Digital Signal Processing (DSP) is just one more step towards the world of discrete domains. We need to understand what discrete domain is and how it differs from continuous domain in order to understand the basics of digital signal processing. In the realm of mathematics, we have two types of objects: discrete and continuous. Examples of discrete objects are integers. Examples of continuous objects are real numbers. In other words, state of a continuous object varies smoothly in stark contrast to a discrete object which enumerates from one state to another. Keeping our focus on discrete domains, if you have a collection of integers ranging from 1-3, the first enumeration takes you to 1, the second enumeration takes you to 2 and the third enumeration takes you to 3. You are basically jumping from one discrete state to another. You are not capturing the states between 1 & 2 and 2 & 3. For example your digital clock displays 7:45 till it is time to jump to 7:46.
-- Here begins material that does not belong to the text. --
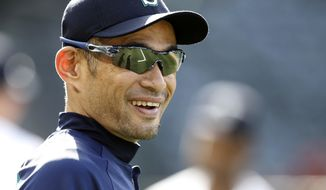 FILE - In this Tuesday, July 10, 2018 file photo, Seattle Mariners' Ichiro Suzuki, of Japan, smiles during warm ups before a baseball game against the Los Angeles Angels in Anaheim, Calif. Ichiro Suzuki has agreed to a minor-league deal with the Seattle Mariners paving the way for the 45-year-old to play in Seattle's season-opening series in Japan. Suzuki's agent, John Boggs, confirmed the agreement on Wednesday, Jan. 23, 2019. (AP Photo/Alex Gallardo, File)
Once you understand discrete, you are able to tackle the digital world. In old days, our signal processing was done using Analog Signal Processing which was a continuous domain where the object transitioned from one state to another continuously (smoothly). In order to take advantage of modern digital algorithms, a signal must be converted from analog to digital. The process of converting analog signal to digital signal is called sampling which consists of two phases discretization and quantization. Discretization partitions an analog signal into multiple classes and quantization repalces the signal with the appropriate class. Once you have converted an analog signal to a digital signal, you can perform all sorts of compuational techniques on it which can improve functionality of your signal dependent device.
Thank you for your responses. They were informative. I don't have one of these but I do have a Tecsun PL-380 which is also a DSP. AM, FM (stereo on the headphones) and short wave. I use Koss KTXPRO1 Titanium Headphones and they really sound nice together.